The Cinnamon Peeler - Michael Ondaatje
If I were a cinnamon peeler
I would ride your bed
and leave the yellow bark dust
on your pillow.
Your breasts and shoulders would reek
you could never walk through markets
without the profession of my fingers
floating over you. The blind would
stumble certain of whom they approached
though you might bathe
under rain gutters, monsoon.
Here on the upper thigh
at this smooth pasture
neighbor to your hair
or the crease
that cuts your back. This ankle.
You will be known among strangers
as the cinnamon peeler’s wife.
I could hardly glance at you
before marriage
never touch you
—- your keen nosed mother, your rough brothers.
I buried my hands,
in saffron, disguised them
over smoking tar,
helped the honey gatherers…
*
When we swam once
I touched you in the water
and our bodies remained free,
you could hold me and be blind of smell.
You climbed the bank and said
this is how you touch other women
the grass cutter’s wife, the lime burner’s daughter.

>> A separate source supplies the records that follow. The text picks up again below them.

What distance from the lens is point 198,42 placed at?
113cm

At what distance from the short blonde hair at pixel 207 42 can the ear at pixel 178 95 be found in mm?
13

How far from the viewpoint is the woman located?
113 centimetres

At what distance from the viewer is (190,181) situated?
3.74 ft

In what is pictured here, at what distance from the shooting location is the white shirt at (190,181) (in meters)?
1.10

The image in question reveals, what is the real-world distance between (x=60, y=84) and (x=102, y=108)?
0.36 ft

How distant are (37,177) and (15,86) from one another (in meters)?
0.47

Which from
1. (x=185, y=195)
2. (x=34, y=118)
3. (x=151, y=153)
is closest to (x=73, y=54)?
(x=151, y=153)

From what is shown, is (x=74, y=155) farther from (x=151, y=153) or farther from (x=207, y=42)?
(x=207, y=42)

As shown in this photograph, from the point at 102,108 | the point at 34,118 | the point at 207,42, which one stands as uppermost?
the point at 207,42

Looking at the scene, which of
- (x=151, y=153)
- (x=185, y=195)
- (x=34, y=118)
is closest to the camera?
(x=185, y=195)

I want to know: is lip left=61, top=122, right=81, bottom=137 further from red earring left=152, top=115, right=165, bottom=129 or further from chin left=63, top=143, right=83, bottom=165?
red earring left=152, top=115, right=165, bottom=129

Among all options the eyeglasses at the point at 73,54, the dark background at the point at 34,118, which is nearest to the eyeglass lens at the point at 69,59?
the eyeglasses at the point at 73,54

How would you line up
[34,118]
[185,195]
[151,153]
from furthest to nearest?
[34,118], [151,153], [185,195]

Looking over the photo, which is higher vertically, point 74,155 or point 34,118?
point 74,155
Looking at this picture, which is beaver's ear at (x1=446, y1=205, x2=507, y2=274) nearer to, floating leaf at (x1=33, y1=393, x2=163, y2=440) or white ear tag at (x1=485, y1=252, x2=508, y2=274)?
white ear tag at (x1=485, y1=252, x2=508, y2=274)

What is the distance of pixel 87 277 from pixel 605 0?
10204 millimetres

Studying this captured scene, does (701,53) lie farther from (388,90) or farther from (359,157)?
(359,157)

And you searched your arms
for the missing perfume
and knew
what good is it
to be the lime burner’s daughter
left with no trace
as if not spoken to in the act of love
as if wounded without the pleasure of a scar
You touched
your belly to my hands
in the dry air and said
I am the cinnamon
peeler’s wife. Smell me.
—————-
I have read this poem backwards, top down, down up, sideways and inside out. It’s travelled with me to the UAE, China and India. The novel this poem comes from, is one of the most staggeringly beautiful books i’ve ever read. It makes me feel at home, distant, like i’m yearning yet contented, and most of all it makes me appreciate how insanely beautiful the people of this world can be.
Speaking of insanely beautiful people, I’ve got some insanely beautiful friends. I wouldn’t have dreamt of it.